Shortly after New Year's Day, the diehard members of Ronin Anime are strolling through the Zen-drenched footpaths of the Morikami Museum and Japanese Gardens in Delray Beach. The entrance is guarded by a granite replica of the Chie no Wa Wisdom Ring, which is fashioned after the original that sits near a Buddhist temple in Japan. From that point, a pathway of bamboo thickets, rock gardens, gentle brooks, and bonsai plants evokes the Japanese settings they often see in anime. It's the perfect setting for a group of animaniacs.

In fact, there are signs that in the past, other fans have soaked up the Japanese ambiance: "I love Manga" and other anime graffiti have been carved into the trunks of bamboo in a grove. The Morikami is a virtual clubhouse for anime fans, who idolize Japanese culture.

When they reach the Contemplation Pavilion, a small, wooden, gazebo-like structure, they settle in to chatter.
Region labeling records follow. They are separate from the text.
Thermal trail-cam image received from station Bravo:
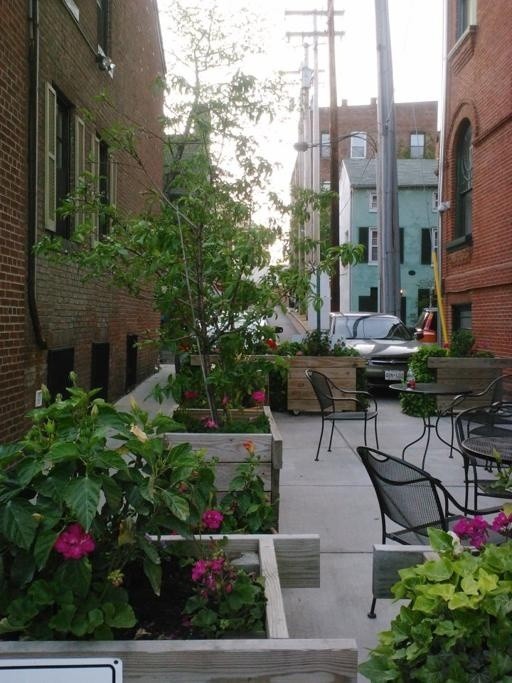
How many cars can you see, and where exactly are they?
[323,310,428,391]
[196,303,284,345]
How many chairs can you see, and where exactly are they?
[450,374,512,519]
[306,367,379,461]
[355,447,512,618]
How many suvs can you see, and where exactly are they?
[409,304,437,343]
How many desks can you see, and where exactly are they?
[389,383,473,471]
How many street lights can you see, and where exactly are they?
[290,128,405,316]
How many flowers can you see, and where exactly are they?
[220,395,231,406]
[201,413,218,430]
[55,524,96,558]
[252,388,268,404]
[183,389,195,398]
[192,553,234,599]
[199,504,225,530]
[267,338,274,350]
[356,503,512,683]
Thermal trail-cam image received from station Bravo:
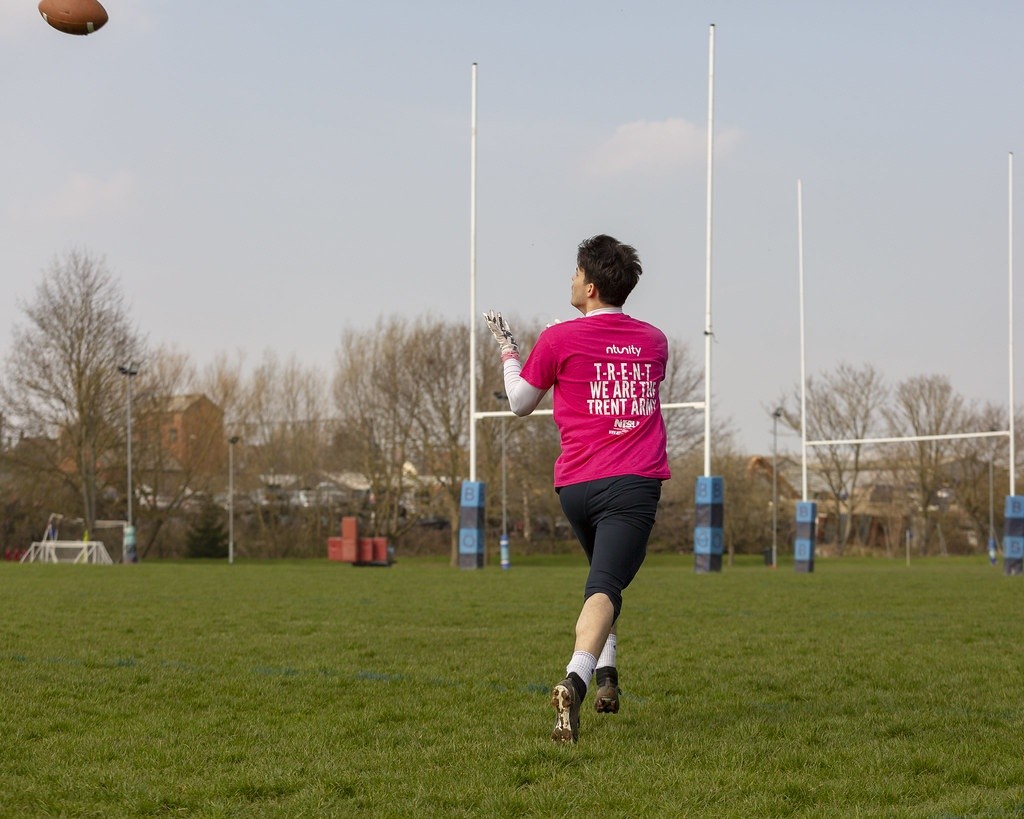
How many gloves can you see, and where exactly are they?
[483,310,519,354]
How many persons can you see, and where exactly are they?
[480,234,669,743]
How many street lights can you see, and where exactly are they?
[771,406,784,566]
[121,359,140,563]
[227,436,240,564]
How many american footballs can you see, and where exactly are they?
[39,0,109,36]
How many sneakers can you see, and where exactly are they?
[594,678,622,714]
[551,678,580,745]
They are soon joined by Rob, a member of Orange Anime, a Florida-wide club whose members interact mainly online. Handsome with short, dark hair, Rob declines to give his last name, preferring instead to use his Internet name, Hylian Blood. In his online profile, the 22-year-old Lighthouse Point resident describes himself as a cosplayaholic and professional dork. For the average passerby, he probably lives up to his self-description: He sports a green elf hat, a two-foot plastic Japanese sword, and a T-shirt bearing an elfin image and the logo "Legend at Work." Around his neck hangs a collection of convention passes and Orange Anime ID badges.

"It's just enough so that the anime people who come here will be able to pick me out," he says of his outfit. Indeed, Huffman had caught a glimpse of him earlier and recalled meeting him at a past convention.

The pavilion is a cacophony of anything but contemplation as everyone babbles. "I told some random people at Barnes & Noble because they didn't know there was an anime club in West Palm," one voice rises up. "I said, 'Yes there is!'"

Later, while seated for lunch at the museum's sushi café, the repast discourse inevitably turns to anime, this time to the subject of dubbing versus subtitles.

"If I want to read, I'll look at a magazine," declares Burk, who wears wraparound sunglasses and smiles broadly after each sip of his hot sake.

"It's a lame argument," Rob interjects with a tone that implies this topic is often debated.

"Look, TV was invented so you can look," Burk counters. "I just want to relax and watch."

"Most of us like subtitles because more of the translation gets through," Huffman explains from behind a heap of curried beef, but there's hardly agreement on that either because there's the matter of how to translate.

"Sure, a lot of the dialogue is messed up," Rob says, arguing against ultraliteral translations. "But what's the difference between someone saying, 'This is not an impure act' or if they say, 'I'm not going to get into trouble'? The idea is the same."

But Huffman maintains that shades of meaning reflecting the country's history and religious fables are lost during such translations. "You have a lot of people who don't understand that much about Japanese culture," she says.

Such as the word sayonara. At the conclusion of one particular episode, Piescik points out, a character says sayonara, which in this case carries with it the implication of leaving forever, like he's going to his death. That can't simply be translated into goodbye or the meaning of the scene would be corrupted.

The club reaches a happy accord a short while after lunch as they approach a footbridge over a meandering goldfish-filled stream. Standing guard is a samurai knight, fully decked out in battle armor. Part of the museum's New Year's celebration, the grim-faced samurai stands at attention, his arm extended and holding a steel-tipped lance. The anime lovers recognize one of their own, rush to his side, and pepper him with questions about his armor and gear. Thrusting their cameras at passersby so they record their presence at the event, they mug animatedly in the samurai's shadow.